Movie Review: "Submarine"

Jul 02, 2011 01:31

Ever since I saw him a few years back on Garth Marenghi's Darkplace and The Mighty Boosh, I've been a bit of a fan of Richard Ayoade. So when I heard he was helming his own movie, adapted from a novel by Joe Dunthorne, I was pretty intrigued. Turns out it was well-received by critics on both sides of the pond, so when it showed up here in Austin, I made the slog to the north side to the art house theater to see what's what.

Submarine is a coming-of-age story set in Wales in the Eighties, in which high-school-age Oliver begins to fall for his classmate Jordana, while at the same time watching the marriage of his parents begin to drift toward the shoals.
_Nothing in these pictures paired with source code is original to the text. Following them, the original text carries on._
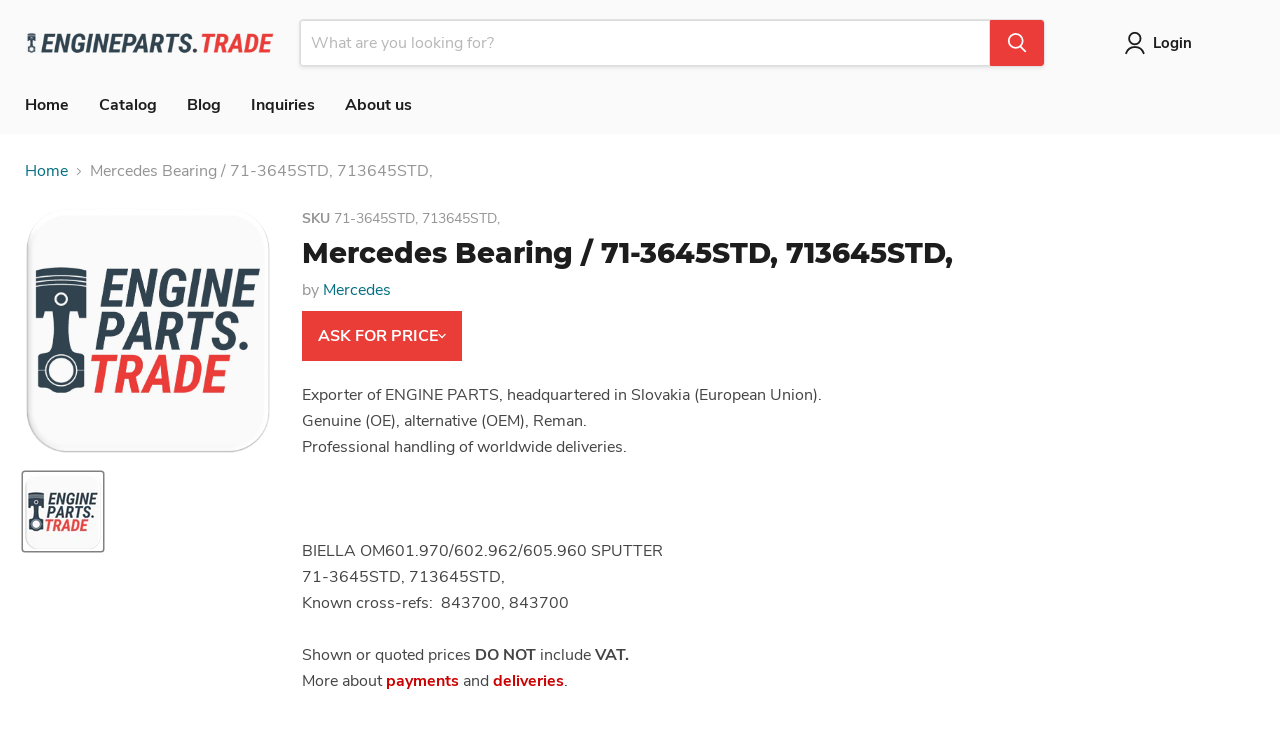

--- FILE ---
content_type: text/html; charset=utf-8
request_url: https://engineparts.trade/collections/all/products/mercedes-bearing-71-3645std-713645std?view=recently-viewed
body_size: 962
content:










  









<div
  class="productgrid--item  imagestyle--natural        product-recently-viewed-card    show-actions--mobile"
  data-product-item
  data-product-quickshop-url="/collections/all/products/mercedes-bearing-71-3645std-713645std"
  
    data-recently-viewed-card
  
>
  <div class="productitem" data-product-item-content>
    
    
    
    

    

    

    <div class="productitem__container">
      <div class="product-recently-viewed-card-time" data-product-handle="mercedes-bearing-71-3645std-713645std">
      <button
        class="product-recently-viewed-card-remove"
        aria-label="close"
        data-remove-recently-viewed
      >
        


                                                                        <svg class="icon-remove "    aria-hidden="true"    focusable="false"    role="presentation"    xmlns="http://www.w3.org/2000/svg" width="10" height="10" viewBox="0 0 10 10" xmlns="http://www.w3.org/2000/svg">      <path fill="currentColor" d="M6.08785659,5 L9.77469752,1.31315906 L8.68684094,0.225302476 L5,3.91214341 L1.31315906,0.225302476 L0.225302476,1.31315906 L3.91214341,5 L0.225302476,8.68684094 L1.31315906,9.77469752 L5,6.08785659 L8.68684094,9.77469752 L9.77469752,8.68684094 L6.08785659,5 Z"></path>    </svg>                                              

      </button>
    </div>

      <div class="productitem__image-container">
        <a
          class="productitem--image-link"
          href="/collections/all/products/mercedes-bearing-71-3645std-713645std"
          tabindex="-1"
          data-product-page-link
        >
          <figure
            class="productitem--image"
            data-product-item-image
            
              style="--product-grid-item-image-aspect-ratio: 1.0008741258741258;"
            
          >
            
              
              

  
    <noscript data-rimg-noscript>
      <img
        
          src="//engineparts.trade/cdn/shop/products/EngineParts.trade_square_logo_6a6b7eef-a1dc-4fb2-9e6a-71b0d05d899a_512x512.png?v=1475502269"
        

        alt=""
        data-rimg="noscript"
        srcset="//engineparts.trade/cdn/shop/products/EngineParts.trade_square_logo_6a6b7eef-a1dc-4fb2-9e6a-71b0d05d899a_512x512.png?v=1475502269 1x, //engineparts.trade/cdn/shop/products/EngineParts.trade_square_logo_6a6b7eef-a1dc-4fb2-9e6a-71b0d05d899a_1024x1024.png?v=1475502269 2x, //engineparts.trade/cdn/shop/products/EngineParts.trade_square_logo_6a6b7eef-a1dc-4fb2-9e6a-71b0d05d899a_1142x1142.png?v=1475502269 2.23x"
        class="productitem--image-primary"
        
        
      >
    </noscript>
  

  <img
    
      src="//engineparts.trade/cdn/shop/products/EngineParts.trade_square_logo_6a6b7eef-a1dc-4fb2-9e6a-71b0d05d899a_512x512.png?v=1475502269"
    
    alt=""

    
      data-rimg="lazy"
      data-rimg-scale="1"
      data-rimg-template="//engineparts.trade/cdn/shop/products/EngineParts.trade_square_logo_6a6b7eef-a1dc-4fb2-9e6a-71b0d05d899a_{size}.png?v=1475502269"
      data-rimg-max="1145x1144"
      data-rimg-crop="false"
      
      srcset="data:image/svg+xml;utf8,<svg%20xmlns='http://www.w3.org/2000/svg'%20width='512'%20height='512'></svg>"
    

    class="productitem--image-primary"
    
    
  >



  <div data-rimg-canvas></div>


            

            




























            <span class="visually-hidden">Mercedes Bearing / 71-3645STD, 713645STD,</span>
          </figure>
        </a>
      </div><div class="productitem--info">
        
          
        

        

        <h2 class="productitem--title">
          <a href="/collections/all/products/mercedes-bearing-71-3645std-713645std" data-product-page-link>
            Mercedes Bearing / 71-3645STD, 713645STD,
          </a>
        </h2>

        
          
            <span class="productitem--vendor">
              <a href="/collections/vendors?q=Mercedes" title="Mercedes">Mercedes</a>
            </span>
          
        

        
          






























<div class="price productitem__price ">
  
    <div
      class="price__compare-at "
      data-price-compare-container
    >

      
        <span class="money price__original" data-price-original></span>
      
    </div>


    
      
      <div class="price__compare-at--hidden" data-compare-price-range-hidden>
        
          <span class="visually-hidden">Original price</span>
          <span class="money price__compare-at--min" data-price-compare-min>
            €0.00
          </span>
          -
          <span class="visually-hidden">Original price</span>
          <span class="money price__compare-at--max" data-price-compare-max>
            €0.00
          </span>
        
      </div>
      <div class="price__compare-at--hidden" data-compare-price-hidden>
        <span class="visually-hidden">Original price</span>
        <span class="money price__compare-at--single" data-price-compare>
          
        </span>
      </div>
    
  

  <div class="price__current  " data-price-container>

    

    
      
      
      <span class="money" data-price>
        €0.00
      </span>
    
    
  </div>

  
    
    <div class="price__current--hidden" data-current-price-range-hidden>
      
        <span class="money price__current--min" data-price-min>€0.00</span>
        -
        <span class="money price__current--max" data-price-max>€0.00</span>
      
    </div>
    <div class="price__current--hidden" data-current-price-hidden>
      <span class="visually-hidden">Current price</span>
      <span class="money" data-price>
        €0.00
      </span>
    </div>
  

  
    
    
    
    

    <div
      class="
        productitem__unit-price
        hidden
      "
      data-unit-price
    >
      <span class="productitem__total-quantity" data-total-quantity></span> | <span class="productitem__unit-price--amount money" data-unit-price-amount></span> / <span class="productitem__unit-price--measure" data-unit-price-measure></span>
    </div>
  

  
</div>


        

        
          

          
            
          
        

        
          <div class="productitem--description">
            <p>Exporter of ENGINE PARTS, headquartered in Slovakia (European Union). Genuine (OE), alternative (OEM), Reman.Professional handling of worldwide del...</p>

            
              <a
                href="/collections/all/products/mercedes-bearing-71-3645std-713645std"
                class="productitem--link"
                data-product-page-link
              >
                View full details
              </a>
            
          </div>
        
      </div>

      
    </div>
  </div>

  
</div>
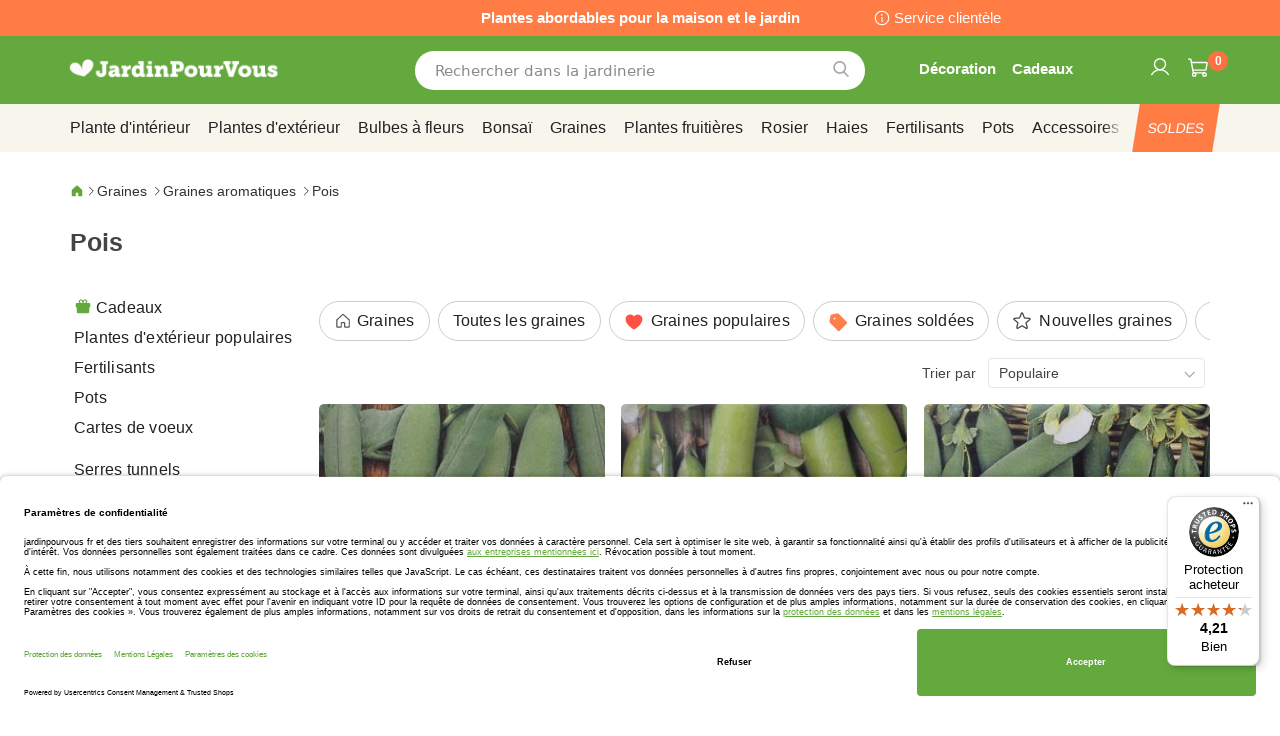

--- FILE ---
content_type: text/javascript
request_url: https://widgets.trustedshops.com/js/X719049B7F0BF304CC7806B5389742A2B.js
body_size: 1482
content:
((e,t)=>{const a={shopInfo:{tsId:"X719049B7F0BF304CC7806B5389742A2B",name:"jardinpourvous.com",url:"www.jardinpourvous.com",language:"fr",targetMarket:"FRA",ratingVariant:"WIDGET",eTrustedIds:{accountId:"acc-7159391b-0003-4a8e-9bec-d17d044da255",channelId:"chl-ea6e2d29-b32e-4eed-8d1b-3bd235124f5c"},buyerProtection:{certificateType:"CLASSIC",certificateState:"PRODUCTION",mainProtectionCurrency:"EUR",classicProtectionAmount:2500,maxProtectionDuration:30,firstCertified:"2022-05-17 15:43:13"},reviewSystem:{rating:{averageRating:4.21,averageRatingCount:1884,overallRatingCount:7986,distribution:{oneStar:163,twoStars:80,threeStars:147,fourStars:308,fiveStars:1186}},reviews:[{average:5,buyerStatement:"Facile et bon marché",rawChangeDate:"2026-01-29T21:16:50.000Z",changeDate:"29/01/2026",transactionDate:"14/01/2026"},{average:5,buyerStatement:"Plantes de qualité livrées bien emballées et en bonne santé. Deuxième commande car je suis très satisfaite de leur longévité.\nService client très réactif suite a une problème de livraison (dû au transporteur).\nJe recommande!",rawChangeDate:"2026-01-29T08:26:38.000Z",changeDate:"29/01/2026",transactionDate:"10/01/2026"},{average:5,buyerStatement:"Très contente les plantes sont arrivées en parfait état et bien fraîches. Emballer avec soin. Merci",rawChangeDate:"2026-01-28T08:29:38.000Z",changeDate:"28/01/2026",transactionDate:"18/01/2026"}]},features:["GUARANTEE_RECOG_CLASSIC_INTEGRATION","DISABLE_REVIEWREQUEST_SENDING","MARS_EVENTS","MARS_REVIEWS","REVIEWS_AUTO_COLLECTION","MARS_PUBLIC_QUESTIONNAIRE","MARS_QUESTIONNAIRE","PRODUCT_REVIEWS"],consentManagementType:"OFF",urls:{profileUrl:"https://www.trstd.com/fr-fr/reviews/jardinpourvous-com",profileUrlLegalSection:"https://www.trstd.com/fr-fr/reviews/jardinpourvous-com#legal-info",reviewLegalUrl:"https://help.etrusted.com/hc/fr/articles/23970864566162"},contractStartDate:"2013-01-03 00:00:00",shopkeeper:{name:"Bulbs Direct B.V.",street:"Loosterweg 37 a",country:"NL",city:"Voorhout",zip:"2215TM"},displayVariant:"full",variant:"full",twoLetterCountryCode:"FR"},"process.env":{STAGE:"prod"},externalConfig:{trustbadgeScriptUrl:"https://widgets.trustedshops.com/assets/trustbadge.js",cdnDomain:"widgets.trustedshops.com"},elementIdSuffix:"-98e3dadd90eb493088abdc5597a70810",buildTimestamp:"2026-01-30T05:11:35.070Z",buildStage:"prod"},r=a=>{const{trustbadgeScriptUrl:r}=a.externalConfig;let n=t.querySelector(`script[src="${r}"]`);n&&t.body.removeChild(n),n=t.createElement("script"),n.src=r,n.charset="utf-8",n.setAttribute("data-type","trustbadge-business-logic"),n.onerror=()=>{throw new Error(`The Trustbadge script could not be loaded from ${r}. Have you maybe selected an invalid TSID?`)},n.onload=()=>{e.trustbadge?.load(a)},t.body.appendChild(n)};"complete"===t.readyState?r(a):e.addEventListener("load",()=>{r(a)})})(window,document);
Our hero is a bit of a misfit with a Holden Caulfield streak. He's at the same time hyper-self-aware and staggeringly obtuse, compassionate and cruel, empathetic and selfish. He's a pretentious intellectual poser who's trying to find out what might make him cool and different and stylish. Also, he's trying to get laid.

And to keep his parents from drifting apart. His father is a clinically depressed marine biologist with low affect, and his mother has for a long time been equally repressed, and is only now beginning to smolder again with the arrival in town of an old flame of hers, Graham, a self-deluded New Age guru.

Jordana herself is a complex object of desire, by turns distant and warm, callous and caring, and with a complicated home life. She is very wary of Oliver, and seems to be using him as much as he wishes to use her.

It's a tale that is told in an exceedingly droll style with plenty of dry voiceovers. In one scene, Oliver narrates that in this critical moment, the biopic of his life should feature a pullback crane shot, but due to budgetary constraints would have to settle for a zoom-out. Cue: zoom-out.

Ayoade handles all of this deftly (he also wrote the adaptation) and strikes just the right tone, never too cloying nor smirkingly ironic. This is definitely a small-scale story involving the standard discoveries of Valuable Life Lessons, and many have deemed Oliver to be an anti-hero, so it may not be to everyone's tastes. I found it to be very solid, and it's most certainly worth catching if it should drift over to IFC video-on-demand or Hulu or some such. Ayoade also recently directed the "Critical Film Studies" episodes of Community, so it looks like he continues to refine his chops. I look forward to his next outing.